_EXCERPT TO READ_
Optimization Techniques

Index Creation

// Identify missing index
PROFILE
MATCH (u:User)
WHERE u.email = 'alice@example.com'
RETURN u

// Output shows NodeLabelScan - no index!
// Plan: NodeLabelScan (u:User) [actual_rows=1000000]
//       Filter (u.email = 'alice@example.com') [actual_rows=1]

// Solution: Create index
CREATE INDEX FOR (u:User) ON (u.email)

// Verify index usage
EXPLAIN
MATCH (u:User)
WHERE u.email = 'alice@example.com'
RETURN u
// Plan now shows: NodeIndexSeek (u:User, email='alice@example.com')

Filter Pushdown

// Before optimization
PROFILE
MATCH (u:User)-[:POSTED]->(p:Post)
WHERE u.verified = true
RETURN p

// Better: Filter early
PROFILE
MATCH (u:User)
WHERE u.verified = true
MATCH (u)-[:POSTED]->(p:Post)
RETURN p

// Best: Use inline filter
PROFILE
MATCH (u:User {verified: true})-[:POSTED]->(p:Post)
RETURN p

Limit Early

// Inefficient: Sort then limit
PROFILE
MATCH (u:User)
RETURN u.name
ORDER BY u.created_at DESC
LIMIT 10

// Efficient: Use top-N optimization
// (Geode automatically optimizes this pattern)
PROFILE
MATCH (u:User)

_RECORD EXTRACTS_

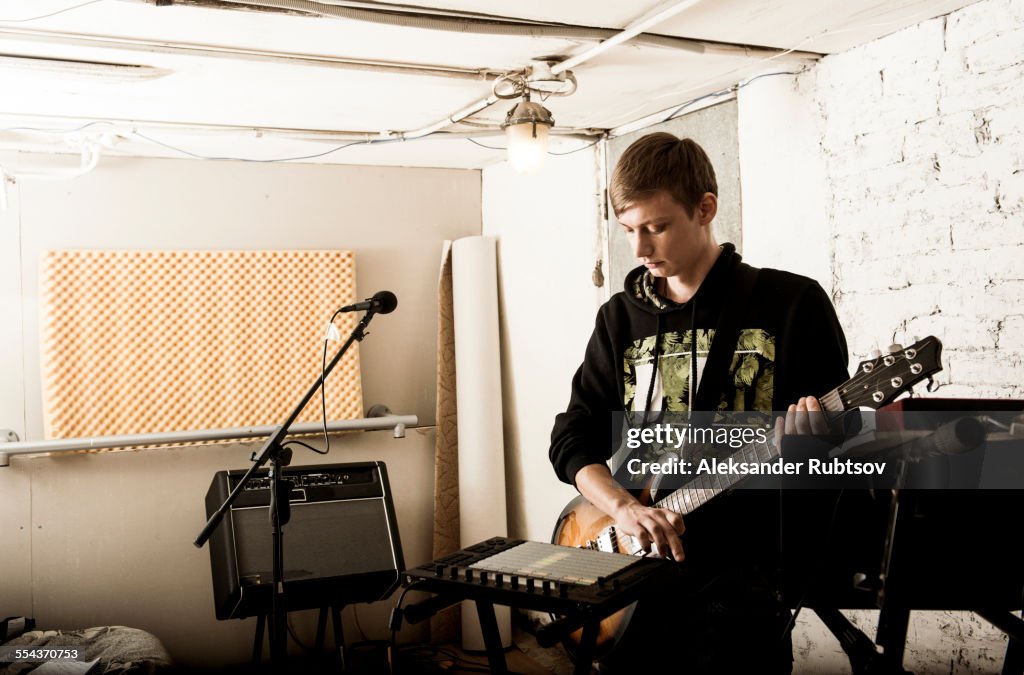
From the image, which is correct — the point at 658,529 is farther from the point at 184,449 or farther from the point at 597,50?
the point at 184,449

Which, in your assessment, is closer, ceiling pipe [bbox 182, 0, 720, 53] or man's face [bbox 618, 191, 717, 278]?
man's face [bbox 618, 191, 717, 278]

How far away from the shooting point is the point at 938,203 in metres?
2.49

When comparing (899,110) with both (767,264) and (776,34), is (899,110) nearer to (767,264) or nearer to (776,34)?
(776,34)

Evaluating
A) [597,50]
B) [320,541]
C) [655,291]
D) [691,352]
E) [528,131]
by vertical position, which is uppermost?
[597,50]

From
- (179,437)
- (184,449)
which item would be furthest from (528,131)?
(184,449)

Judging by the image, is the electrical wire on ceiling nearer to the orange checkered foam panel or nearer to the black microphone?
the black microphone

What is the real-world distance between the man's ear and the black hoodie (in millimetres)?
92

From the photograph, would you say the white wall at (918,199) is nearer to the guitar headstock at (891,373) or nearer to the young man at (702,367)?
the young man at (702,367)

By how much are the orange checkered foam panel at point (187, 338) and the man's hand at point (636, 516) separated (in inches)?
96.2

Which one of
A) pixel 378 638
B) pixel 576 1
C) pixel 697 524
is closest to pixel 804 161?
pixel 576 1

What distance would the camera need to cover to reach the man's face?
1.97 meters

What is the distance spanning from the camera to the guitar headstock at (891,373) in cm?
154

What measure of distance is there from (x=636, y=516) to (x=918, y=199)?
52.5 inches

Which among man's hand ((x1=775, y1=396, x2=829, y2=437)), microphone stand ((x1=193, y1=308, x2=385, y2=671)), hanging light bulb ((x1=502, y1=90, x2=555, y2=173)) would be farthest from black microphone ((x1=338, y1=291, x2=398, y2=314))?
man's hand ((x1=775, y1=396, x2=829, y2=437))
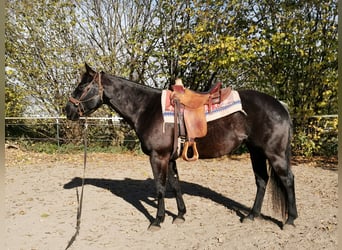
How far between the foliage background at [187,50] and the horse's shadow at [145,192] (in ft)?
12.1

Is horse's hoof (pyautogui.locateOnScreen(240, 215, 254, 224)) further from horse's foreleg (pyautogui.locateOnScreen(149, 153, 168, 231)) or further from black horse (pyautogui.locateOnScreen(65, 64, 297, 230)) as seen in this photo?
horse's foreleg (pyautogui.locateOnScreen(149, 153, 168, 231))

_TO BE DONE_
Repeat the part of the query optimization text above word for word, starting at "Filter Pushdown" and ending at "MATCH (u)-[:POSTED]->(p:Post)".

_ANSWER TO THIS EXERCISE_
Filter Pushdown

// Before optimization
PROFILE
MATCH (u:User)-[:POSTED]->(p:Post)
WHERE u.verified = true
RETURN p

// Better: Filter early
PROFILE
MATCH (u:User)
WHERE u.verified = true
MATCH (u)-[:POSTED]->(p:Post)